Tindakan pencegahan dan pengobatan terhadap jamur Saprolegnia sp. sering memakai senyawa sintetik yang telah terbukti efektifitsnya sebagai anti jamur sehingga kualitas telur sanggup meningkat. Senyawa sintetik yang sering dipakai antara lain Methylene blue, Malachite green, Formalin maupun povidone-iodine (Betadine). Namun di lain pihak, pemakaian materi kimia dan anti biotik secara terus menerus dengan kosentrasi yang tidak tepat, akan mengakibatkan problem gres yaitu meningkatkan resistensi benalu terhadap senyawa sintetik tersebut. Selain itu, problem lainnya ialah ancaman yang ditimbulkan terhadap lingkungan dan manusia.
Untuk mengatasi problem tersebut, maka perlu adanya alternatif obat yang lebih kondusif dan tentunya sanggup dipakai untuk mengendalikan penyakit akhir jamur Saprolegnia sp. Salah satu alternatif yang sanggup dipakai yaitu dengan memanfaatkan tumbuhan tradisional yang bersifat anti jamur. Selain bersifat anti jamur, tumbuhan tersebut juga gampang diperoleh dan gampang dipakai pada aktivitas pencegahan dan penanganan penyakit ikan.
Salah satu tumbuhan tradisional yang berpotensi sanggup mengobati penyakit akhir jamur Saprolegnia sp. ialah daun sirih (Piper betle L). Daun sirih diketahui mempunyai kandungan zat yang bersifat anti jamur. Hal ini dikatakan oleh Widarto (1990) dalam Sugianti (2005) bahwa daun sirih mengandung minyak atsiri yang bersifat menghambat pertumbuhan mikroba dan jamur. Kemudian berdasarkan Darwis (1991) dalam Sugianti (2005) komposisi minyak atsiri terdiri dari senyawa fenol, turunan fenol propenil (sampai 60 %).

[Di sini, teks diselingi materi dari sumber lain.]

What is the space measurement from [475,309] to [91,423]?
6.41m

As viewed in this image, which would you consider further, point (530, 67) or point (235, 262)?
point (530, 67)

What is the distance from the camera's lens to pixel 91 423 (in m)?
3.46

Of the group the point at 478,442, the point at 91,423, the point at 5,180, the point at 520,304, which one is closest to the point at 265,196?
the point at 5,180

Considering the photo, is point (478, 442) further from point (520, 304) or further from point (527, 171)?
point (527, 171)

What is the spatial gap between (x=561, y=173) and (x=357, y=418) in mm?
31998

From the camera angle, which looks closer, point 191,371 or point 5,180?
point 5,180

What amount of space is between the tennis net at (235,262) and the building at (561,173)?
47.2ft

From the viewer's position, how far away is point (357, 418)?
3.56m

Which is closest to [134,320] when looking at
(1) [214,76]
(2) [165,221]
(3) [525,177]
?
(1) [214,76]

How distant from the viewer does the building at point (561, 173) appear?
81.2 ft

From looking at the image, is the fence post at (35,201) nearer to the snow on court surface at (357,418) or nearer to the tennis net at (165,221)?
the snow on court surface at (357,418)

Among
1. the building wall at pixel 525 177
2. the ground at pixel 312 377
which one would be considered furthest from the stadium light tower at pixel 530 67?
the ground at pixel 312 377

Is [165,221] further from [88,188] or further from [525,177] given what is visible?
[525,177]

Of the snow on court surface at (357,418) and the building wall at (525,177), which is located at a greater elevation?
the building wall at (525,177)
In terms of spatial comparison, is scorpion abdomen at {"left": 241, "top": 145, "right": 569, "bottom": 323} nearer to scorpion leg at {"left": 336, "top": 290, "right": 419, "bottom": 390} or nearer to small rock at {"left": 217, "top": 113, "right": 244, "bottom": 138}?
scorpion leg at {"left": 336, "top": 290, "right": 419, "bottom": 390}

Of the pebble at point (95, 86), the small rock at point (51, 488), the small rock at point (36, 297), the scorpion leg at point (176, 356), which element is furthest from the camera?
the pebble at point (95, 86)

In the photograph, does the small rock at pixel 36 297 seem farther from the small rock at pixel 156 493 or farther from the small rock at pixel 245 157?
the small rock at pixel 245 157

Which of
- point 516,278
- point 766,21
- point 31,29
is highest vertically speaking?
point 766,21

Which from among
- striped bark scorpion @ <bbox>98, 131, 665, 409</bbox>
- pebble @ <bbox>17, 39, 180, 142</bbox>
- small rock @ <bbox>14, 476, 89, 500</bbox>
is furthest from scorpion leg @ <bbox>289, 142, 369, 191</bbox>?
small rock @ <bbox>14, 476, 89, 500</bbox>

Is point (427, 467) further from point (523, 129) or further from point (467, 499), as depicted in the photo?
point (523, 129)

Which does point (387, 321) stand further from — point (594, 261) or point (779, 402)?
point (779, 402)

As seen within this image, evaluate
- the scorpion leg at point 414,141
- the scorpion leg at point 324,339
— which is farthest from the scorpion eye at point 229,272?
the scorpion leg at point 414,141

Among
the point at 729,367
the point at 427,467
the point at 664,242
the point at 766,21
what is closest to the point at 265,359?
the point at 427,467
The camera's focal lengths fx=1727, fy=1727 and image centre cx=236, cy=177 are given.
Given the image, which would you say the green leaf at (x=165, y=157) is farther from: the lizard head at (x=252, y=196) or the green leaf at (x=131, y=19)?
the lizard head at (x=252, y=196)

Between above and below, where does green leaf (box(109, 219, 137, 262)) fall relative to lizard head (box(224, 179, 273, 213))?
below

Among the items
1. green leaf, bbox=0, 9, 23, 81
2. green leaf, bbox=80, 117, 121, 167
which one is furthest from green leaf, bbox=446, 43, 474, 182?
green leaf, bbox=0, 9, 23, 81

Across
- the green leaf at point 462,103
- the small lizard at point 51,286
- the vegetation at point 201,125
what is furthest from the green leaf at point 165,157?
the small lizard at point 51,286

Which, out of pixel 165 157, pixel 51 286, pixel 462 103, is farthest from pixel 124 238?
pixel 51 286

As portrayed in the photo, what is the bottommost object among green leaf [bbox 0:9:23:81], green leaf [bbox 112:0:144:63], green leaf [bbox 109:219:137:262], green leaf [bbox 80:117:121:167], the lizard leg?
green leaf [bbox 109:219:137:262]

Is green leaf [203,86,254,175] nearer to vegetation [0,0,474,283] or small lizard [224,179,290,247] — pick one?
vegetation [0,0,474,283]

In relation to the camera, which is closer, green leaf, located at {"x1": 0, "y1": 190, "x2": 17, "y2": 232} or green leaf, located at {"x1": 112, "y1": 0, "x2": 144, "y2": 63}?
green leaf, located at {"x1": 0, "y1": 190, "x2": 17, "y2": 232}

Komponen utamanya eugenol (sampai 42,5 %), karvakrol, chavikol, kavibetol, alilpirokatekol, kavibetol asetat, alilpirokatekol asetat, sinoel, estragol, eugenol, metil eter, p-simen, karyofilen, kadinen, dan senyawa seskuiterpen.
Selama ini, sudah banyak penelitian perihal pengobatan penyakit yang disebabkan oleh kuman maupun jamur, memakai ekstrak daun sirih. Akan tetapi kebanyakan pengobatan tersebut diaplikasikan pada penyakit yang menyerang ikan. Belum banyak diaplikasikan pada penyakit yang menyerang telur ikan. Oleh lantaran itu, penulis merasa tertarik untuk melaksanakan penelitian mengenai potensi ekstrak daun sirih sebagai anti jamur Saprolegnia sp. yang diaplikasikan pada telur ikan gurame.